Fifteen others were hurt and 20 were unaccounted for, the officials said.

The death toll from the TransAsia Airways Flight GE235 was expected to rise as rescue crews cleared the mostly sunken fuselage in the Keelung River a couple of dozen yards from the shore. Teams of rescuers in rubber rafts clustered around the wreckage.

The ATR 72 prop-jet aircraft was flying on its side when one wing scraped Taiwan’s National Freeway No. 1 just seconds before it plunged into the river, local television images showed.

The Reuters news agency says, “Dramatic pictures taken by a motorist and posted on Twitter showed the plane cartwheeling over a motorway.”

It was the airline’s second French-Italian-built ATR 72 to crash in the past year.

Wednesday’s flight had taken off from Taipei’s downtown Sungshan Airport en route to the outlying Taiwan-controlled Kinmen islands.

Officials from the Taiwan Civil Aeronautics Administration (CAA) told CBS News the plane sent out a “Mayday” signal at 10:54 a.m. local time, two minutes after it took off.

Thirty-one passengers were from China, Taiwan’s tourism bureau said. Kinmen’s airport is a common link between Taipei and China’s Fujian province.

Wu Jun-hong, a Taipei Fire Department official who was coordinating the rescue, said the missing people were still in the fuselage or had been pulled downriver.

“At the moment, things don’t look too optimistic,” Wu told reporters at the scene. “Those in the front of the plane are likely to have lost their lives.”

Rescuers were pulling luggage from an open plane door to clear the fuselage, and Wu said they planned to build a pontoon bridge to facilitate those efforts.

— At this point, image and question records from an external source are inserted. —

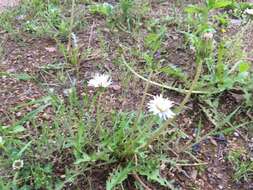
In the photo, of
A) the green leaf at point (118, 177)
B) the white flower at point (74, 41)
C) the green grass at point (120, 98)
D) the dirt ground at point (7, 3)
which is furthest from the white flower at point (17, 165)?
the dirt ground at point (7, 3)

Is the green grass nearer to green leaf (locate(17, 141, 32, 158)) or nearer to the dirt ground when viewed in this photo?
green leaf (locate(17, 141, 32, 158))

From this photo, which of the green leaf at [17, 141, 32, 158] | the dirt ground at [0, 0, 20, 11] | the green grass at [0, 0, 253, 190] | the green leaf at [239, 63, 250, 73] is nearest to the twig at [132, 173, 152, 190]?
the green grass at [0, 0, 253, 190]

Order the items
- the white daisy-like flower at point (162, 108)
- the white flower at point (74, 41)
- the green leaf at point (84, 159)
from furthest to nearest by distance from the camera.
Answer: the white flower at point (74, 41), the green leaf at point (84, 159), the white daisy-like flower at point (162, 108)

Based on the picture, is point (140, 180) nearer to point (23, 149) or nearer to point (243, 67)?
point (23, 149)

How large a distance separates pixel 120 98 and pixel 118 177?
546 millimetres

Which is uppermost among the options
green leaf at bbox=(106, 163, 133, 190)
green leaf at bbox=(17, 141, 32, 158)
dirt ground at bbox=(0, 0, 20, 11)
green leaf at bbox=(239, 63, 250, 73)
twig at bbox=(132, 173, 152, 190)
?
green leaf at bbox=(239, 63, 250, 73)

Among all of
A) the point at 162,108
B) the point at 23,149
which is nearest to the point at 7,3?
the point at 23,149

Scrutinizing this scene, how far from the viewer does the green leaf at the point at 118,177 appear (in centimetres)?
152

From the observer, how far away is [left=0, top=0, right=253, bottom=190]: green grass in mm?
1585

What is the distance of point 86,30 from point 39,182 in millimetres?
1210

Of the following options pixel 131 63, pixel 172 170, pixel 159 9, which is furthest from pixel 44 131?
pixel 159 9

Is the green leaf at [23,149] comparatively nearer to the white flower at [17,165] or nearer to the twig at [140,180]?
the white flower at [17,165]

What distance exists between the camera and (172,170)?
5.49 feet

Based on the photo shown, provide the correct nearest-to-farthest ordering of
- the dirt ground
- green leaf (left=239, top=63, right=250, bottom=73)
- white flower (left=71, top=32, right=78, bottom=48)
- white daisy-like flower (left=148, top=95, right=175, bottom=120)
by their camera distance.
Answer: white daisy-like flower (left=148, top=95, right=175, bottom=120) < green leaf (left=239, top=63, right=250, bottom=73) < white flower (left=71, top=32, right=78, bottom=48) < the dirt ground
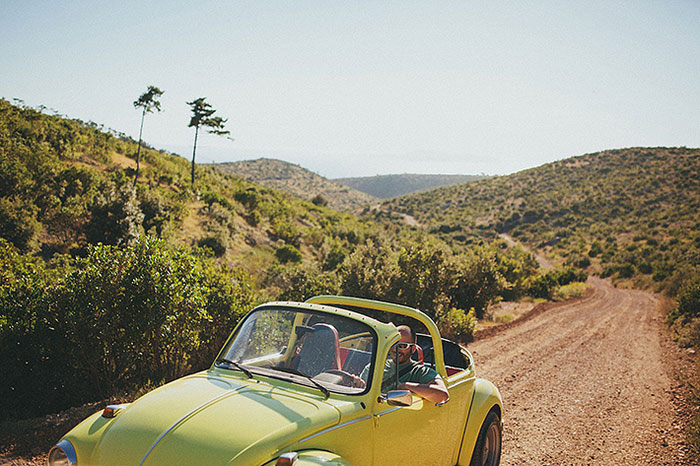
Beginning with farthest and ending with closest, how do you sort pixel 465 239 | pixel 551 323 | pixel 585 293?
pixel 465 239 < pixel 585 293 < pixel 551 323

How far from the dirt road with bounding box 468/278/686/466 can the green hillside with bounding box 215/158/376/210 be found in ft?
297

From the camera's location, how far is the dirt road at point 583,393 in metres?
6.19

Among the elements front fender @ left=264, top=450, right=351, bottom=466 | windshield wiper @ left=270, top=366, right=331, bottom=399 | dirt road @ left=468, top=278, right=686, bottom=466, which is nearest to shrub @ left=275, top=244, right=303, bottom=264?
dirt road @ left=468, top=278, right=686, bottom=466

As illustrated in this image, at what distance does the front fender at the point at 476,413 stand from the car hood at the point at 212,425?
6.77 feet

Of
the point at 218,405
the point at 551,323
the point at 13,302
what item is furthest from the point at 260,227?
the point at 218,405

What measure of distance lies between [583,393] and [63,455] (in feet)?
28.7

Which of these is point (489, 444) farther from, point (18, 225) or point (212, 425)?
point (18, 225)

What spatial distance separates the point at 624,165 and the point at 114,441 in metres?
88.2

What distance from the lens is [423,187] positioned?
159 metres

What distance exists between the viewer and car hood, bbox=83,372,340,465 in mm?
2566

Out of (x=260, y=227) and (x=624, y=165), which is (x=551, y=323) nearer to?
(x=260, y=227)

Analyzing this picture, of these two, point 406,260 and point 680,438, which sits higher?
point 406,260

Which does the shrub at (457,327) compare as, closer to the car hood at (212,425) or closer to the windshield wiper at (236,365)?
the windshield wiper at (236,365)

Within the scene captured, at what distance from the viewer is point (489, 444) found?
5.05 meters
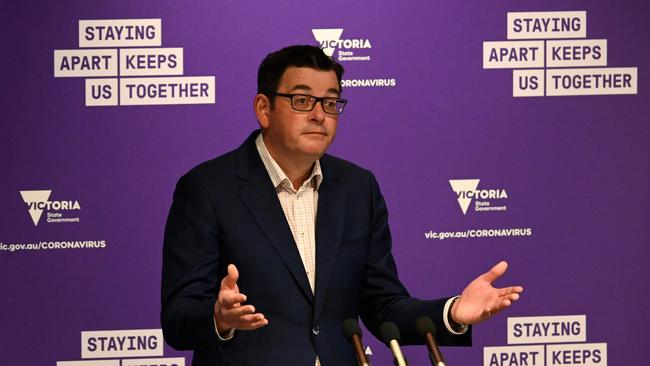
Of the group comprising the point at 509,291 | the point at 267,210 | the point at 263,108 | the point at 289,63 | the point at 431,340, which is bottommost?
the point at 431,340

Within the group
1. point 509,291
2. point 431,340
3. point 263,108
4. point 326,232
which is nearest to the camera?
point 431,340

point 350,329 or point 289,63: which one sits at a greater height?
point 289,63

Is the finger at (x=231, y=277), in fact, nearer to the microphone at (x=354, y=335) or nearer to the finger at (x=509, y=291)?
the microphone at (x=354, y=335)

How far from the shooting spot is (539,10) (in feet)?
18.3

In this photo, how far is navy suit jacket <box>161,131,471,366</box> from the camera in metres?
3.39

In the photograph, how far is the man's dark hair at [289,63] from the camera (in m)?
3.64

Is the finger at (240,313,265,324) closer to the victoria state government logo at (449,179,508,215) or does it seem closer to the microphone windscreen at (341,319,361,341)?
the microphone windscreen at (341,319,361,341)

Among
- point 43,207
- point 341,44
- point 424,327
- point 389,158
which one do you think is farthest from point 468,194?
point 424,327

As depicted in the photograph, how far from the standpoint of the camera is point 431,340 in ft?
9.32

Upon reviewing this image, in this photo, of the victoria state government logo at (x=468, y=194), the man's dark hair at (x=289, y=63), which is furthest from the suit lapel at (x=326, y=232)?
the victoria state government logo at (x=468, y=194)

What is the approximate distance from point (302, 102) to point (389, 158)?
1.97 meters

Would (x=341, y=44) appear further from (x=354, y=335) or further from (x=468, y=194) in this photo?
(x=354, y=335)

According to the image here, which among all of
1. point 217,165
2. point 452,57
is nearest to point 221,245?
point 217,165

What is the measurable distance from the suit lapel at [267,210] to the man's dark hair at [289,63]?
26 centimetres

The plane’s wing also hit a taxi, the driver of which was injured, on the freeway just before it crashed into the river, Taiwanese broadcaster TVBS reported.

Taiwan’s Ministry of National Defense said it had sent 165 people and eight boats to the riverside rescue scene, joining fire department rescue crews.

A TransAsia media office declined comment on possible reasons for the crash, deferring to a news conference scheduled for later on Wednesday. Taiwan’s CAA also was also unable to discuss possible causes of the crash.

Another ATR 72 operated by the same Taipei-based airline crashed in the outlying Taiwan-controlled islands of Penghu last July 23, killing 48 at the end of a typhoon for reasons that are still under investigation.